Each capability addressed a different layer of the problem: broad-area surveillance, vessel noise tracking, surface and sub-surface identification, and rapid verification. SitaWare Maritime tied those layers together, consolidating sensor data, radar tracks, AIS feeds, and event messages so the consortium could work as one system rather than seven separate ones.

The result was a modular and scalable architecture. Any of the partner capabilities could in principle be deployed elsewhere; what FLAGSHIP demonstrated was how they combine into a coordinated detection and response capability when integrated through a shared C4ISR layer.

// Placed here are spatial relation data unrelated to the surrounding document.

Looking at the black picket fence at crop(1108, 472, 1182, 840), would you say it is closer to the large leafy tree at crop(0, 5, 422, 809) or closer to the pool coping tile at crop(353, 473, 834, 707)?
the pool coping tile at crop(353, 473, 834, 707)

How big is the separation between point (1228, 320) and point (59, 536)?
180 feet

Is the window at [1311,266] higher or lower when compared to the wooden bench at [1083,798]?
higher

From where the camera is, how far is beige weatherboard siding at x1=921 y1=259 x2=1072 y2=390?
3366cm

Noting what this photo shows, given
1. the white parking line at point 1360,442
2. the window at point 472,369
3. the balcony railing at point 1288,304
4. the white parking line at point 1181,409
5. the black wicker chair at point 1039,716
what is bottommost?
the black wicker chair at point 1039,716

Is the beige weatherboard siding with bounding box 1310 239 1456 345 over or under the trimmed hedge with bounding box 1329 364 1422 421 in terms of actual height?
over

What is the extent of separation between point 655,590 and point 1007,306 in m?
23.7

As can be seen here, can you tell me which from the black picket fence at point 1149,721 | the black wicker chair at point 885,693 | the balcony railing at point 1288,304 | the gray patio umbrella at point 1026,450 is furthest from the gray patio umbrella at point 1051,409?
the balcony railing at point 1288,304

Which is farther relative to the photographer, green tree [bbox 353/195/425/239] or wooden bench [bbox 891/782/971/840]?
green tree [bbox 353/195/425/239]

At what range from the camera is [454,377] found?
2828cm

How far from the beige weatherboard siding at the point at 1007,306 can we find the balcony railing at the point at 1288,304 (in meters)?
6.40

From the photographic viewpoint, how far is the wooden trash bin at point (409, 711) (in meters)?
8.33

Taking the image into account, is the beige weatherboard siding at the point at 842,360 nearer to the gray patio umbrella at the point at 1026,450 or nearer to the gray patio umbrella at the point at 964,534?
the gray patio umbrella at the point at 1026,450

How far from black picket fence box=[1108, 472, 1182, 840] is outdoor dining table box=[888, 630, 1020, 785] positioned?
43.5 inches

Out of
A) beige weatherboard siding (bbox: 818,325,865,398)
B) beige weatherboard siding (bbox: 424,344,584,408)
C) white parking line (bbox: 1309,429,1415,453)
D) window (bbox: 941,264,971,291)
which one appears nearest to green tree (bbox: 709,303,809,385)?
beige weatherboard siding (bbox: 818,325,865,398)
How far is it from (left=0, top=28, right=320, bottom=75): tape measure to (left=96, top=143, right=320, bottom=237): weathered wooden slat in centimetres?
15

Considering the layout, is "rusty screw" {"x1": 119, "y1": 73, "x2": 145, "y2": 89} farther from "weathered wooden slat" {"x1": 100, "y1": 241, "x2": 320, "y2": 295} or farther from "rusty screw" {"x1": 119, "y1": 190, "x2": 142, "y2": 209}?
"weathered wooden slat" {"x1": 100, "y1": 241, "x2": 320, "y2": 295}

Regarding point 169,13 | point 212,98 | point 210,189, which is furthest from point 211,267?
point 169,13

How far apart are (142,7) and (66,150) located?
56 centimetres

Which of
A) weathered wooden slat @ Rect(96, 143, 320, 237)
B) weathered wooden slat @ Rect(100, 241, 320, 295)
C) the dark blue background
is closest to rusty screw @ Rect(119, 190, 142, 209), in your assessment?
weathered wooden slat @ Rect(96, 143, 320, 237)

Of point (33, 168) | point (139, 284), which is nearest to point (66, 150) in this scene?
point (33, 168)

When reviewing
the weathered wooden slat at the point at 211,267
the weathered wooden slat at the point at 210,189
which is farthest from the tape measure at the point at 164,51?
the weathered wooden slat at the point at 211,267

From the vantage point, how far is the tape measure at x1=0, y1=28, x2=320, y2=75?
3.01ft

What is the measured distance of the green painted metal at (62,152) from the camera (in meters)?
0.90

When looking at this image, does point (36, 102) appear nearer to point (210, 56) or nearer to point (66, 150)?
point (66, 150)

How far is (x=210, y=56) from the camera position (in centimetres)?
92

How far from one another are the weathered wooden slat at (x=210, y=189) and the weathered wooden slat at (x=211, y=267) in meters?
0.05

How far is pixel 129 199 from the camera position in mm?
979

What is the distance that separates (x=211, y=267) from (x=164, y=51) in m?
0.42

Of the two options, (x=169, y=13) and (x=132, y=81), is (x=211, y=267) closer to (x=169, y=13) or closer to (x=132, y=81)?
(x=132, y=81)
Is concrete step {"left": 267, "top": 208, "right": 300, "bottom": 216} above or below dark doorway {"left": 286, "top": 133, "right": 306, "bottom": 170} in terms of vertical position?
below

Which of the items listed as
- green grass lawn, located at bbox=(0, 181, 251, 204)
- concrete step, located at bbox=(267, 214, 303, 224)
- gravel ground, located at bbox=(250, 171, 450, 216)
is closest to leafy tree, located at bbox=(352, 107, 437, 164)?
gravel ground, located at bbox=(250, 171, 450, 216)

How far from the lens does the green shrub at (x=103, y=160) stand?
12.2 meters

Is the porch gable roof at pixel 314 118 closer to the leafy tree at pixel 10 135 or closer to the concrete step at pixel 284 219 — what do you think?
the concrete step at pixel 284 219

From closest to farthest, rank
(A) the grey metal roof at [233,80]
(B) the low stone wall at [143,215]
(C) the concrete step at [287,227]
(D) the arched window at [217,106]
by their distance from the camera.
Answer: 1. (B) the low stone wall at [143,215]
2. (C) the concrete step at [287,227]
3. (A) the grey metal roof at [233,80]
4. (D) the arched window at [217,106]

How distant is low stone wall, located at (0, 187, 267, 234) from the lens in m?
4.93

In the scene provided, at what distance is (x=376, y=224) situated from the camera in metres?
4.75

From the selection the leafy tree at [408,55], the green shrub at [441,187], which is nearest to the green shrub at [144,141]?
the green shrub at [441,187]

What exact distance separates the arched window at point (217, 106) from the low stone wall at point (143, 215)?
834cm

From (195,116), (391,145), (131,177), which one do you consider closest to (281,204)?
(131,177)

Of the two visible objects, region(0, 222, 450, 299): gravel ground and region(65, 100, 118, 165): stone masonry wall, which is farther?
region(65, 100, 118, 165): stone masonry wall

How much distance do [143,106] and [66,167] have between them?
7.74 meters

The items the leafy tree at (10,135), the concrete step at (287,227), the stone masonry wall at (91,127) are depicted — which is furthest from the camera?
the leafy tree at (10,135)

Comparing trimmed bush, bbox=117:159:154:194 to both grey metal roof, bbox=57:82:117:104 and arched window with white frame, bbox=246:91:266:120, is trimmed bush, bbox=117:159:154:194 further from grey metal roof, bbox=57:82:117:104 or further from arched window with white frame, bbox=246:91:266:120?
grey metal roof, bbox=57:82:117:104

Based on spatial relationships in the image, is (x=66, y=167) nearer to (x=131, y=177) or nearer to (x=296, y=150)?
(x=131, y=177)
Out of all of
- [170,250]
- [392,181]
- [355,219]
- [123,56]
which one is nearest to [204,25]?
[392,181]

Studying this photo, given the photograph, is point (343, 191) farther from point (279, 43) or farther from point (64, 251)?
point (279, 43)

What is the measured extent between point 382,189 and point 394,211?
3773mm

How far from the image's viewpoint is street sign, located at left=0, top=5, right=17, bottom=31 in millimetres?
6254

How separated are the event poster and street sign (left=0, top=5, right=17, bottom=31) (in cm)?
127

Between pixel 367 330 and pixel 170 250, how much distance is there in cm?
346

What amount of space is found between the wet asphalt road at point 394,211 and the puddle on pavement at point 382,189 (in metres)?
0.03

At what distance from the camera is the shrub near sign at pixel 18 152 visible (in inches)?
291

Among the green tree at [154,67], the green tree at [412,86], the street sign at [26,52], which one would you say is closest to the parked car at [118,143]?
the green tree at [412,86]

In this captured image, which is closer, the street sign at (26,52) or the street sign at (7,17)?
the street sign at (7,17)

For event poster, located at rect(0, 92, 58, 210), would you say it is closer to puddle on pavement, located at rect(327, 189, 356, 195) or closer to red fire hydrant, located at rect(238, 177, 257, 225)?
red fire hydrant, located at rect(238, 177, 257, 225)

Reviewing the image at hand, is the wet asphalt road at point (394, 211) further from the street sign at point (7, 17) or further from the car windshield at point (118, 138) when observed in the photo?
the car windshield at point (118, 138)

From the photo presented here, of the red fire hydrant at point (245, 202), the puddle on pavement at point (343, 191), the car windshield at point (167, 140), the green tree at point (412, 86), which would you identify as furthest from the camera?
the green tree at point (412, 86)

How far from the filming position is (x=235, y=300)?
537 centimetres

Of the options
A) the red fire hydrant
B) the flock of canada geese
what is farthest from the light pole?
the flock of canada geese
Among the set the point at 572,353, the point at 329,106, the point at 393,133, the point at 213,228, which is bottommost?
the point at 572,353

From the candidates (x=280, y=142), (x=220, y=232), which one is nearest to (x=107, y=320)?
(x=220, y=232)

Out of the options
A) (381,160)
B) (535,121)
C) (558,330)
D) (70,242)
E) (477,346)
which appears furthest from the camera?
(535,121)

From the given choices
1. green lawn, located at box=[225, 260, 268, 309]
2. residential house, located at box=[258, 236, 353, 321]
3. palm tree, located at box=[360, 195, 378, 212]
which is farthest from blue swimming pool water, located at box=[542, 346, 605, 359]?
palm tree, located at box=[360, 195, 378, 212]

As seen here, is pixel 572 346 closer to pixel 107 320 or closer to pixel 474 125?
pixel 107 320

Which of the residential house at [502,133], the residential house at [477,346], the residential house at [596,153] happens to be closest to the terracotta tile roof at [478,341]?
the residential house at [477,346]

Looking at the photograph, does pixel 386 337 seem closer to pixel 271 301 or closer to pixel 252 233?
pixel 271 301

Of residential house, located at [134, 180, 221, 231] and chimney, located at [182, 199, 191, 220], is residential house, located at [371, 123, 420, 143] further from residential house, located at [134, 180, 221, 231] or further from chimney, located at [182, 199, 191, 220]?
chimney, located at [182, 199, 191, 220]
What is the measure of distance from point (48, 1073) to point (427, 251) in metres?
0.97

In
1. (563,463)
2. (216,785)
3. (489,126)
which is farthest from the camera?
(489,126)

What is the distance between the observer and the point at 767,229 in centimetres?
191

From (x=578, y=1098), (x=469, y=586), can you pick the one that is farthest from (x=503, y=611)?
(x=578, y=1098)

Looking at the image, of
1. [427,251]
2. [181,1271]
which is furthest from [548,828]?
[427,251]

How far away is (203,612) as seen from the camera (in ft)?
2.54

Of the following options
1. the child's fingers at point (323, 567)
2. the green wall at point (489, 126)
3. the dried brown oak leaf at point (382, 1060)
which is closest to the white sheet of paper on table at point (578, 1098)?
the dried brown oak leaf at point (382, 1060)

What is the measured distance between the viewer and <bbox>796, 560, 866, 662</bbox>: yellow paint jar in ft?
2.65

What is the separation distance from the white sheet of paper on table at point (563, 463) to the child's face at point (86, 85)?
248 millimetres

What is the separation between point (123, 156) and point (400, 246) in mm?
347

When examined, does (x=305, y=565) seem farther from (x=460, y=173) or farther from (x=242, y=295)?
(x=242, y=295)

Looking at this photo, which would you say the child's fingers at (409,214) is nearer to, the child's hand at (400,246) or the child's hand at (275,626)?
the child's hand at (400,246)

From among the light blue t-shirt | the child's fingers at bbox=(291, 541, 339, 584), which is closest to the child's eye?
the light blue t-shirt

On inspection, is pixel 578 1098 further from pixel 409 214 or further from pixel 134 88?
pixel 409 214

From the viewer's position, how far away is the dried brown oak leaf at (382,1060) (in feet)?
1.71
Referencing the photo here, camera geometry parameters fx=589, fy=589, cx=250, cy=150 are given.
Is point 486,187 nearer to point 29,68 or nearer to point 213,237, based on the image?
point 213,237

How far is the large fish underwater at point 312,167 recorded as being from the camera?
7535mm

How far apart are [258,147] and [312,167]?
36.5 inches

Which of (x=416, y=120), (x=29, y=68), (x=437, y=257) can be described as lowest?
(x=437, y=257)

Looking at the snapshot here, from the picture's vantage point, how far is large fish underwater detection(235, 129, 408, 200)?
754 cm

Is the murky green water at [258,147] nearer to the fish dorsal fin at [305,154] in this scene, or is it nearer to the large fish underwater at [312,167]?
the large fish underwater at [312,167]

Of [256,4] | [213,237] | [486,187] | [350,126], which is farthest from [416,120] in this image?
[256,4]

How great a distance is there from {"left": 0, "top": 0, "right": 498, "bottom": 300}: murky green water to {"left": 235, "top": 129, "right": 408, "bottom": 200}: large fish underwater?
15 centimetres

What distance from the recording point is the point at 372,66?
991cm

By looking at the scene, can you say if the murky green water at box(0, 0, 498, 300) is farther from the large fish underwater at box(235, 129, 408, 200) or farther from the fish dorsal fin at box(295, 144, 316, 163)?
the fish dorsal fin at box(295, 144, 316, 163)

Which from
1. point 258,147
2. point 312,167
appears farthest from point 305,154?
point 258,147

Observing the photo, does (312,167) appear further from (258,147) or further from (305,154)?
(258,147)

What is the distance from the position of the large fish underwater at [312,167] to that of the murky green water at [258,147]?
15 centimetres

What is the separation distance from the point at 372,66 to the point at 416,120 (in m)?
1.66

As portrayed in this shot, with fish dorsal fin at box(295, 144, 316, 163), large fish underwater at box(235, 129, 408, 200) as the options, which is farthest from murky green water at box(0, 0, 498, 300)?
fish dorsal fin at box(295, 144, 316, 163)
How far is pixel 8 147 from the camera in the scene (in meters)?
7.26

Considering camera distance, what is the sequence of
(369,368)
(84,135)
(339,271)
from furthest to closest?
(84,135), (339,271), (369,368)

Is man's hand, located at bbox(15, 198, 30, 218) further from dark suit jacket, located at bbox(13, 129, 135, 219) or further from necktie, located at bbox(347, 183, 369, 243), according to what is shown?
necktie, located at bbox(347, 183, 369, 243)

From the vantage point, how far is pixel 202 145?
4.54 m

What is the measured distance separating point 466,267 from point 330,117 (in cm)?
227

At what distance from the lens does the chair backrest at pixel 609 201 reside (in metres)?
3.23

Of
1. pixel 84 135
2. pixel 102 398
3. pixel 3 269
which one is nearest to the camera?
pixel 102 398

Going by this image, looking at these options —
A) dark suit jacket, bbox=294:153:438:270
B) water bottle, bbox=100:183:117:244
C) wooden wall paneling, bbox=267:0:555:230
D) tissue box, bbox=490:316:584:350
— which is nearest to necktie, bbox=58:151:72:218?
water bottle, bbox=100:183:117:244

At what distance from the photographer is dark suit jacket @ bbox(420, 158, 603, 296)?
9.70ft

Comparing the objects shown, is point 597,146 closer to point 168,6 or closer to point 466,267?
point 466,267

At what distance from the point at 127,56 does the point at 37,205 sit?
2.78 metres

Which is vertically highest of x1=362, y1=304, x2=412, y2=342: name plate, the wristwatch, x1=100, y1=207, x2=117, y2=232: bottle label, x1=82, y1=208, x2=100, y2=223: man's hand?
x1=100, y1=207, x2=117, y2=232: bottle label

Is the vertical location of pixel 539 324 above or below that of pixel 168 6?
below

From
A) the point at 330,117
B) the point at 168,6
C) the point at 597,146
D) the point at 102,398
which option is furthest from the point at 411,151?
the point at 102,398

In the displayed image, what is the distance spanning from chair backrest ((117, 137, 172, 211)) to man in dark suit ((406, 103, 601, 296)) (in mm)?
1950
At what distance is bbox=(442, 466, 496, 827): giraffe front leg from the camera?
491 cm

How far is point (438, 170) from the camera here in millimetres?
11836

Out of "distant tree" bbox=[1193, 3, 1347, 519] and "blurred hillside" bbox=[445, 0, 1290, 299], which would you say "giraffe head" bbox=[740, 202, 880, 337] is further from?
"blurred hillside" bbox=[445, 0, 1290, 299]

Systematic at Data2Sea 2026

Cross-Consortium Participation: Platform and Harbour Protection

Systematic also contributed to a consortium led by HENSOLDT, participating in both the Platform Protection and Harbour Protection challenges. The dual role, leading one consortium while supporting another, gave the company operational insight across the full exercise and reinforced SitaWare's function as a unifying C2 layer across different mission types.

It also reflects a broader principle that runs through Data2Sea. No single industry team can credibly claim to deliver every layer of capability required for maritime security. The strength of the model lies in interoperability: between consortia, between agencies, and between nations. That is what the exercise stressed and what it validated.

Systematic at Data2Sea 2026

Looking Ahead

The 2027 SeaSEC Data2Sea Challenge Weeks will likely be held near Karlskrona, Sweden. For Systematic, the objective is to continue providing the Maritime C2 foundation that enables multinational forces, federal agencies, and industry partners to operate from a shared operational picture, regardless of which infrastructure type, sensor mix, or scenario the next edition focuses on. Maritime security in the data-centric era depends less on owning every sensor and more on building the architecture that makes every sensor count.